▸ **Exercise details**
Render the material from the line containing "How much space separates" through the last line of the material, inclusive, as a JSON array of strings with one string per line. Omit blank lines.

▸ **Task input**
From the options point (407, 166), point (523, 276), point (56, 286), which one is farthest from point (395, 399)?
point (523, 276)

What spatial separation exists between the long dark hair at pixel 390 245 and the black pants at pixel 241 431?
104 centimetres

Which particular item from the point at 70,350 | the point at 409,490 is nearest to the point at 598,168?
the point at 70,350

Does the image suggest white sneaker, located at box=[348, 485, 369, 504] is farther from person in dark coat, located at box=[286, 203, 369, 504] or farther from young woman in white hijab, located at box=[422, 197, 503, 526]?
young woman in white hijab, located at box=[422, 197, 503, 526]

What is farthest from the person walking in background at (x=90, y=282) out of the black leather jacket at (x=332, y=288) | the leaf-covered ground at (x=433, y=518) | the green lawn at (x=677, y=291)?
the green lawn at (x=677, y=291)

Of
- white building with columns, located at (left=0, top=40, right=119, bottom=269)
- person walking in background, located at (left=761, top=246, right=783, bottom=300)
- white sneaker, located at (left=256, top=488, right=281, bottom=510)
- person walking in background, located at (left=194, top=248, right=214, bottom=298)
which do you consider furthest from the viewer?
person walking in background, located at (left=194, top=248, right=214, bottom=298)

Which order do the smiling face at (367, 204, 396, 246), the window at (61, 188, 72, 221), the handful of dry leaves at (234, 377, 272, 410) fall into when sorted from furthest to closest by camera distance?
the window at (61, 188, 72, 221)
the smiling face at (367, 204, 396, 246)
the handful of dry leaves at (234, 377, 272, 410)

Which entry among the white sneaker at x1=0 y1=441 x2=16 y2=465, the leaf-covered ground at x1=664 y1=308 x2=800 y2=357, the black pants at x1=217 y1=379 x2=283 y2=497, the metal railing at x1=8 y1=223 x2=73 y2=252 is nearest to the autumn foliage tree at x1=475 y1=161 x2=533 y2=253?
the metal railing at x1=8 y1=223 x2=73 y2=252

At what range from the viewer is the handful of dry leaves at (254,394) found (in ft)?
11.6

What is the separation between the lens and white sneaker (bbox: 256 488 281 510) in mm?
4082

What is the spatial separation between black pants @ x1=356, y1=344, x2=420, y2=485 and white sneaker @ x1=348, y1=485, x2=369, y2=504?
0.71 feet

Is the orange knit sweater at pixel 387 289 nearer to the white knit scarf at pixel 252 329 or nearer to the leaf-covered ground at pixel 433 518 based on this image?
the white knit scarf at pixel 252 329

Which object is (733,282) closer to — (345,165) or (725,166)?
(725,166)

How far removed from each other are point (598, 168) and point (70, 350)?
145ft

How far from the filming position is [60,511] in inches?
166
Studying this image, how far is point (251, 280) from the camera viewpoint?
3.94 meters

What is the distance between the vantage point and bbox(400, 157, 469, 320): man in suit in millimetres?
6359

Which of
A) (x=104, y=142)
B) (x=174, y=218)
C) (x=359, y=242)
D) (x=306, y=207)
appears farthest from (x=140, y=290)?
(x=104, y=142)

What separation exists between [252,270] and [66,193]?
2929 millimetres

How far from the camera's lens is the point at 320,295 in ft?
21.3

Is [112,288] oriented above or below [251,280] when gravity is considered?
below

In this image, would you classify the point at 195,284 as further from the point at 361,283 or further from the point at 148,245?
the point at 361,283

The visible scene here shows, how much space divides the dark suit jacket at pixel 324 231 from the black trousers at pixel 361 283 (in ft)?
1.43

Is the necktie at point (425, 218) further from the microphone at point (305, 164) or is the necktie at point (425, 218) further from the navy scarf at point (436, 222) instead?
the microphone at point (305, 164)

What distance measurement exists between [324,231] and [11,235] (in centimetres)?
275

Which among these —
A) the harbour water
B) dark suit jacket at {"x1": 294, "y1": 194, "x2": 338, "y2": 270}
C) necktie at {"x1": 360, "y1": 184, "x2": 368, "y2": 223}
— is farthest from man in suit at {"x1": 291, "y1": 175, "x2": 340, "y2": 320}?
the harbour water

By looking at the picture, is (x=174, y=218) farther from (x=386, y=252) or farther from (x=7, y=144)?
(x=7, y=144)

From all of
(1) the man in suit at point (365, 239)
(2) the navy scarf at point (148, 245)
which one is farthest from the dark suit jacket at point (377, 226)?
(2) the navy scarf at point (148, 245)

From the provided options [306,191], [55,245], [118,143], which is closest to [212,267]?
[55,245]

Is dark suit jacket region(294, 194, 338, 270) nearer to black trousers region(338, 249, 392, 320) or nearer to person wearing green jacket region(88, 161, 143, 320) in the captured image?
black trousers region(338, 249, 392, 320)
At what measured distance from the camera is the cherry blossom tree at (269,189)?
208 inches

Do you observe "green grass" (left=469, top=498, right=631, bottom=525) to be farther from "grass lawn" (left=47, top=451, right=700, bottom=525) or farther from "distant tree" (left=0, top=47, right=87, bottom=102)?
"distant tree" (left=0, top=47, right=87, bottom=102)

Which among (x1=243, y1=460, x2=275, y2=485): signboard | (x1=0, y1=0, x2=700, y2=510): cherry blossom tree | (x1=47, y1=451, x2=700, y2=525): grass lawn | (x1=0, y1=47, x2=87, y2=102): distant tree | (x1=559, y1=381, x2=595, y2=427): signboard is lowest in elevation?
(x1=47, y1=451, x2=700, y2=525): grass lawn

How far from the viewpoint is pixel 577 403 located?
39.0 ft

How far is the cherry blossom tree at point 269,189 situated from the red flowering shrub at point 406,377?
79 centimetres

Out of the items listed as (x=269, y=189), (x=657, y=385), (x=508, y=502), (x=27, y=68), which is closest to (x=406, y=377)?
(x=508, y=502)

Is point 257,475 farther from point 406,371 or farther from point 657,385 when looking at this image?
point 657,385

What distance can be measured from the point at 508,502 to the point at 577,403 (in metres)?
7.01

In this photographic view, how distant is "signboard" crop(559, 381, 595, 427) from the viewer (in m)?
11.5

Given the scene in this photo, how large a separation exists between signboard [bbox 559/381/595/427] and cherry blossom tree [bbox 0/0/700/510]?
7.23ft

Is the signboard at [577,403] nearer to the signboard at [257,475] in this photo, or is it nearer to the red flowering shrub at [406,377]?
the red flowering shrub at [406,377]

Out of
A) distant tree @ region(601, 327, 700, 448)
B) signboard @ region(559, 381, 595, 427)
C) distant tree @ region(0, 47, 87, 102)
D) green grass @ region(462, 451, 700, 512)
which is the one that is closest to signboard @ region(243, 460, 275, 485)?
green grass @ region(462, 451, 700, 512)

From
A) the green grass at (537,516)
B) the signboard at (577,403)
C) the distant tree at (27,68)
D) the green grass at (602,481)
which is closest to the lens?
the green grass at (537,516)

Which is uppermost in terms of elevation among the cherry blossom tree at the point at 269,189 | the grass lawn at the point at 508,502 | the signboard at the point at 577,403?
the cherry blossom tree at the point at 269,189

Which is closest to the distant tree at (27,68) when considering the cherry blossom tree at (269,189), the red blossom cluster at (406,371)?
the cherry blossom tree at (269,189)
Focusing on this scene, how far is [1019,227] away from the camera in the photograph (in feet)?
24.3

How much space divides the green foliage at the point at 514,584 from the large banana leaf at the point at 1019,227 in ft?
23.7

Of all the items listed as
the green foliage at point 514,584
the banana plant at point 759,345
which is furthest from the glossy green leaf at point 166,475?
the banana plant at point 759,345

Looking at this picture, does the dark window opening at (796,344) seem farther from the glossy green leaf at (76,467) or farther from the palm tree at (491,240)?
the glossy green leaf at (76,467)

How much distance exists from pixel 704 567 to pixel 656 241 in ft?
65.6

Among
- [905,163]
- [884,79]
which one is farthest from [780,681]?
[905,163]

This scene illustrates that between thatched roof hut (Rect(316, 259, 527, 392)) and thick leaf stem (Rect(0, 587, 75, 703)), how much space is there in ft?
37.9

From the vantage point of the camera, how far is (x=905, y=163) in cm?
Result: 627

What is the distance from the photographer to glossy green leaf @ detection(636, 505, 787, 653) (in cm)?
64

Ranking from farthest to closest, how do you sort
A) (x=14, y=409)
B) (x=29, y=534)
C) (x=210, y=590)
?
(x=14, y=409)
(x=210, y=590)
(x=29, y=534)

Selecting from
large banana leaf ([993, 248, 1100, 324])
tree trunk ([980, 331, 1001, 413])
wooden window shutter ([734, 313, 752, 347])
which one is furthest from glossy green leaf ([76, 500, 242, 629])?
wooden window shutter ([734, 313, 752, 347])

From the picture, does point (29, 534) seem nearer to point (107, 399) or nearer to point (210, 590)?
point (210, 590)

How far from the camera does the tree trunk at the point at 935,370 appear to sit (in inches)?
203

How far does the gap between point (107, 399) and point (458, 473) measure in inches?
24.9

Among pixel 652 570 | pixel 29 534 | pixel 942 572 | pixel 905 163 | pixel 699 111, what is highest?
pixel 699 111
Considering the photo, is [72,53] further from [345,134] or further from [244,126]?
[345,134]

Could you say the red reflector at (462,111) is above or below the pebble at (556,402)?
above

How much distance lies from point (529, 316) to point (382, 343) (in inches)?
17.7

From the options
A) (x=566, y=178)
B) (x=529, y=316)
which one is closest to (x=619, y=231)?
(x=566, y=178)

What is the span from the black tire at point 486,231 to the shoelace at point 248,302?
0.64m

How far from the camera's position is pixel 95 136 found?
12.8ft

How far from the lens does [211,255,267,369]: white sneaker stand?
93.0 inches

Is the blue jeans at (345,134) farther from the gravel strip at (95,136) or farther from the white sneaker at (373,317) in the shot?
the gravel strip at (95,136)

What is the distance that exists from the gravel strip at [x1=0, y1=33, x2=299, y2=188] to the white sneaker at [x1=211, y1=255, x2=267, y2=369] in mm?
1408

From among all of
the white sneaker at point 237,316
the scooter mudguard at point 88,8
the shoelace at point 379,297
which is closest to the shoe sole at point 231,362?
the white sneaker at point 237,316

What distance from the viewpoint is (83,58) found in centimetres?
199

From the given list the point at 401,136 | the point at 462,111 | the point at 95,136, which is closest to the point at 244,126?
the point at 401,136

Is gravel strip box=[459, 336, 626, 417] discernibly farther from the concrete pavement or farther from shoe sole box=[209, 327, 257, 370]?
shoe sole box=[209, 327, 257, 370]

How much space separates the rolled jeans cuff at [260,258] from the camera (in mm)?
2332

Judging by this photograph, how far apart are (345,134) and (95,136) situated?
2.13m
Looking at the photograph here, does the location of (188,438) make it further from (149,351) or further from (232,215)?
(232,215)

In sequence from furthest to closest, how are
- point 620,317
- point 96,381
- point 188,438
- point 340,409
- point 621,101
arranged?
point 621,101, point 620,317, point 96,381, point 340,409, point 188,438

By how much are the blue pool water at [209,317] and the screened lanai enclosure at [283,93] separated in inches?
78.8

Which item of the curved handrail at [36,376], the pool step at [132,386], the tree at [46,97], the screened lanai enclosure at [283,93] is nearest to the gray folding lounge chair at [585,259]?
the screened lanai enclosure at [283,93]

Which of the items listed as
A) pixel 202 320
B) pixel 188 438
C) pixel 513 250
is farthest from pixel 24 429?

▸ **Output**
[
  "How much space separates the rolled jeans cuff at [260,258] from the camera (in mm)?",
  "2332",
  "Judging by this photograph, how far apart are (345,134) and (95,136) situated?",
  "2.13m",
  "Looking at the photograph here, does the location of (188,438) make it further from (149,351) or further from (232,215)?",
  "(232,215)",
  "In sequence from furthest to closest, how are",
  "- point 620,317",
  "- point 96,381",
  "- point 188,438",
  "- point 340,409",
  "- point 621,101",
  "arranged?",
  "point 621,101, point 620,317, point 96,381, point 340,409, point 188,438",
  "By how much are the blue pool water at [209,317] and the screened lanai enclosure at [283,93] separated in inches?",
  "78.8",
  "Which item of the curved handrail at [36,376], the pool step at [132,386], the tree at [46,97], the screened lanai enclosure at [283,93] is nearest to the gray folding lounge chair at [585,259]?",
  "the screened lanai enclosure at [283,93]",
  "Which of the items listed as",
  "A) pixel 202 320",
  "B) pixel 188 438",
  "C) pixel 513 250",
  "is farthest from pixel 24 429?"
]